Re: [DISCUSS] KIP-610: Error Reporting in Sink Connectors

Chris Egerton Sun, 17 May 2020 12:33:27 -0700

Hi Konstantine,

Given that the reporter interface is intentionally agnostic about how
records are handled and does not necessarily entail writes to a DLQ, I'm
also in favor of not specifying a return type for the reporting mechanism.


I'm still unclear on how futures are going to provide any benefit to
developers, though. Blocking on the return of such a future slightly later
on in the process of handling records is still blocking, and to be done
truly asynchronously without blocking processing of non-errant records,
would have to be done on a separate thread. It's technically possible for
users to cache all of these futures and instead of invoking "get" on them,
simply check whether they're complete or not via "isDone", but this seems
like an anti-pattern.

What is the benefit of wrapping this in a future?

With regards to Randall's comments about a callback, I'd like to make some
observations:

>  1. The `Callable` interface requires the sink task developer to handle
>   an error being passed to the callback, but in this case it's very
unlikely
>   the Connect runtime will ever call the callback with an error and will
>   instead handle it (e.g., retry forever, or fail the task, etc.). IOW,
the
>   `Callback` interface is appropriate for `Producer`, but it's far more
broad
>   than is needed here.

Since we're already introducing a new interface with the current proposal,
it seems like we might be able to implement our own interface for this
callback as well. One possibility is basically just a Consumer<SinkRecord>
that is given the errant sink record if/when that record has been
successfully reported by the framework. If the plan is still to fail the
task immediately if the framework fails to report an errant record provided
to it by a task, I don't think we need to have a mechanism to report such a
failure to the task by, e.g., throwing an exception, and can simply request
that the task shut down and stop giving it records.

>   2. Without the callback, the Connect runtime will not run task code
>   within the DLQ producer thread, and this is very safe. But when a
callback
>   is provided, that callback *will* be called on the DQL producer's
thread --
>   and any mistakes in the sink task's callback may block the DLQ. IOW,
having
>   a callback is too risky.

With the current DLQ implementation, each task is given its own producer,
which is unlikely to change soon given that per-connector producer
overrides are now possible thanks to KIP-458 (
https://cwiki.apache.org/confluence/display/KAFKA/KIP-458%3A+Connector+Client+Config+Override+Policy).
So the fallout of any errors in this callback would be limited solely to
the sink task that provided the callback. There's some precedent for this
with how the framework invokes "SourceTask::commitRecord" directly in the
producer callback for source tasks.

>   3. We actually don't know that a callback is even necessary.

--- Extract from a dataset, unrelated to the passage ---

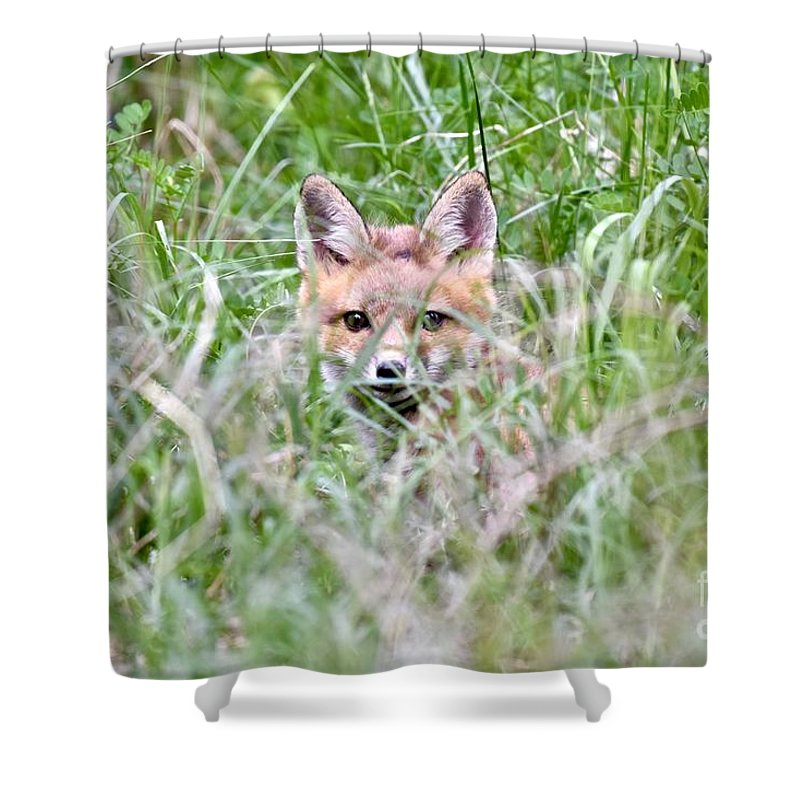 Baby Fox Shower Curtain featuring the photograph Red Fox Baby Hiding by Jeramey Lende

There's a decent use case for a callback here where a task uses it for
tracking offsets to report in "SinkTask::preCommit" without blocking on the
result of an errant record report. This might even be simpler than a
future-based approach, depending on how we anticipate developers would use
that approach.

>   4. Just having the one `report(SinkTask, Throwable)` is simpler and,
>   given the looming deadline, much closer to what we've already discussed.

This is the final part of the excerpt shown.